For three days, our boat navigated slowly through the maze of tiny islands and narrow fjords that makes up the western coast of Patagonia. Sheer cliffs and craggy peaks rose up from a dense carpet of lush green forest. The wild shore never seemed to be more than half a mile from the boat. At times, I felt that I could have reached out and picked a pebble off one of the deserted beaches.


All traces of human development soon disappeared far behind us. Less than one day out of port, I felt as if I had entered a land frozen in prehistory. A canoe full of the long extinct Kawéskar Indians could have paddled past us without looking out of place, hunting seals with whalebone harpoons or trading otter skins with passing vessels. The last few millennia could have been a mere figment of our collective imagination.


Everything was at once beautiful and desolate. The ocean was as cold and hard as steel; the climate was harsh and unforgiving. Just beyond the deserted shore, a mess of dark branches, bearded with lichen and hung with dreadlocks of green moss, formed a seemingly impenetrable barrier. There were no friendly harbours or protected bays.


Patagonia’s pioneers, when confronted with such unfettered wildness, did not like what they saw. The map in our ship’s lounge was testament to their psyche - Last Hope Sound, The Gulf of Sorrows, Useless Bay and Port Famine. Each name spoke of desperation and tragedy. It was as if nature itself had shunned their presence.

_Data section_.
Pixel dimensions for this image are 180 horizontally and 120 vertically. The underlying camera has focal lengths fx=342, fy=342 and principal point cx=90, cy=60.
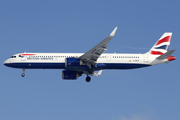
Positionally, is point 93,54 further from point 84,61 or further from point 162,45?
point 162,45

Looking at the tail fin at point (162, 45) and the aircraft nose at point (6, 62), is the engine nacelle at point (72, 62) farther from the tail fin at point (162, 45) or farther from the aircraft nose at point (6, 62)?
the tail fin at point (162, 45)

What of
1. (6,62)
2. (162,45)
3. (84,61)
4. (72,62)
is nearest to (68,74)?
(72,62)

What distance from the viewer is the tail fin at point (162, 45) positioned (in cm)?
6981

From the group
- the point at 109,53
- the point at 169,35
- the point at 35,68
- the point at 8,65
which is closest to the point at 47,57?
the point at 35,68

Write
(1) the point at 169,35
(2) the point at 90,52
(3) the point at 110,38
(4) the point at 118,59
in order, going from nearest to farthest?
(3) the point at 110,38 → (2) the point at 90,52 → (4) the point at 118,59 → (1) the point at 169,35

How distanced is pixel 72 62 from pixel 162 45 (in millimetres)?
20072

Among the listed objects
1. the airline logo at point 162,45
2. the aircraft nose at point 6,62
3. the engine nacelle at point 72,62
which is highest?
the airline logo at point 162,45

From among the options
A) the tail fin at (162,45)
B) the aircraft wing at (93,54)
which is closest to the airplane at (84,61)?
the aircraft wing at (93,54)

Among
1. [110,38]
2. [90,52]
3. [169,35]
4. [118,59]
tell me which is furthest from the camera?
[169,35]

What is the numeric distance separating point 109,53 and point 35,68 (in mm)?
14626

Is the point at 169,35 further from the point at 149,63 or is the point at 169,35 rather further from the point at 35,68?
the point at 35,68

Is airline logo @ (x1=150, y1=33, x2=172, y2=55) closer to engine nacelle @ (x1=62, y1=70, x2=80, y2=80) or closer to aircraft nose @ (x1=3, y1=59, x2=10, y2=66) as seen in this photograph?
engine nacelle @ (x1=62, y1=70, x2=80, y2=80)

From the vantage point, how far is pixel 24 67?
6531 cm

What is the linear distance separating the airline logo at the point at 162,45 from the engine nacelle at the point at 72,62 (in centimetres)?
1605
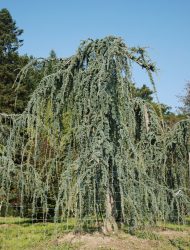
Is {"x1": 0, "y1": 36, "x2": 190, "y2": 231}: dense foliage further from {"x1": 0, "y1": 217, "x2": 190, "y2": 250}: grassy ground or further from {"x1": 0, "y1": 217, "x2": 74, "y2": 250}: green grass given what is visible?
{"x1": 0, "y1": 217, "x2": 74, "y2": 250}: green grass

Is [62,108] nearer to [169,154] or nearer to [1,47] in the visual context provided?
[169,154]

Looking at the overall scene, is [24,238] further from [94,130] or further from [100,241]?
[94,130]

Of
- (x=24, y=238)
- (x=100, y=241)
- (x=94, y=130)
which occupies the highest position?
(x=94, y=130)

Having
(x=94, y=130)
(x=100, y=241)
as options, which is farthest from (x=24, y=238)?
(x=94, y=130)

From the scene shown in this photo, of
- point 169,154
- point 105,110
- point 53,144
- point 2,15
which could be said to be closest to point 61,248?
point 53,144

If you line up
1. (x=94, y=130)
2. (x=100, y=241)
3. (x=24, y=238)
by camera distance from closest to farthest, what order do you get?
(x=100, y=241) < (x=94, y=130) < (x=24, y=238)

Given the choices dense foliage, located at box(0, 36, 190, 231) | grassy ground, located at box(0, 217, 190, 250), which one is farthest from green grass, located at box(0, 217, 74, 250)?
dense foliage, located at box(0, 36, 190, 231)

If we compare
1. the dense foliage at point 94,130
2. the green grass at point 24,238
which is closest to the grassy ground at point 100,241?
the green grass at point 24,238

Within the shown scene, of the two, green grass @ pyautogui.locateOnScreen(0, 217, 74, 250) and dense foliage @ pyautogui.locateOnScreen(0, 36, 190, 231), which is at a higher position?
dense foliage @ pyautogui.locateOnScreen(0, 36, 190, 231)

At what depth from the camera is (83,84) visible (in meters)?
7.23

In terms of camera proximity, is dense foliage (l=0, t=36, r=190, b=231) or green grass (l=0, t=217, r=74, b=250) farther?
green grass (l=0, t=217, r=74, b=250)

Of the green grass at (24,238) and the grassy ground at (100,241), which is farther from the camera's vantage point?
the green grass at (24,238)

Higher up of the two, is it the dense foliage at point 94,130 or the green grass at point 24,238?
the dense foliage at point 94,130

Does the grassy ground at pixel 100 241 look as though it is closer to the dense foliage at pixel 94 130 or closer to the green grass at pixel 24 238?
the green grass at pixel 24 238
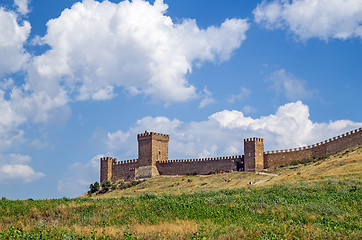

_Brief_. Extend the account of the boat voyage along the western coast of Patagonia, beginning immediately after its final sentence.

_Final result_.
However, when viewed from the comfort of a sturdy 20th century vessel, it became an unspoiled paradise. For those hardy souls who were willing to brave the inclement weather and venture to the upper decks, some wonderful sights laid in wait.


Sea lions leapt and rolled beside our boat or sat roaring at us from the comfort of the shore. Pods of dolphins rode in our slipstream, showing off their athletic prowess to anyone who was game enough to dangle over the bough of the boat. Large white gulls and dark albatrosses hovered ominously above us, reminding me of Coleridge’s dark poem, ‘The Ancient Mariner’. We saw only one other ship during the entire voyage. For once, nature outnumbered man.


Throughout the voyage, the weather was blustery and unpredictable. Powerful westerly winds never paused for breath and thick banks of cloud tumbled through the sky, frequently swooping in low to pelt us with icy rain. Chile’s southern coast receives from 5000 to 7000 mm of rain annually; foul weather is the norm.


But during the brief periods when the sun actually broke through the clouds, a remarkable transformation occurred. Warm pockets of light flowed over the hills like liquid gold and rainbows sprang from the base of dark clouds. For a second, magical colours painted a world of grey.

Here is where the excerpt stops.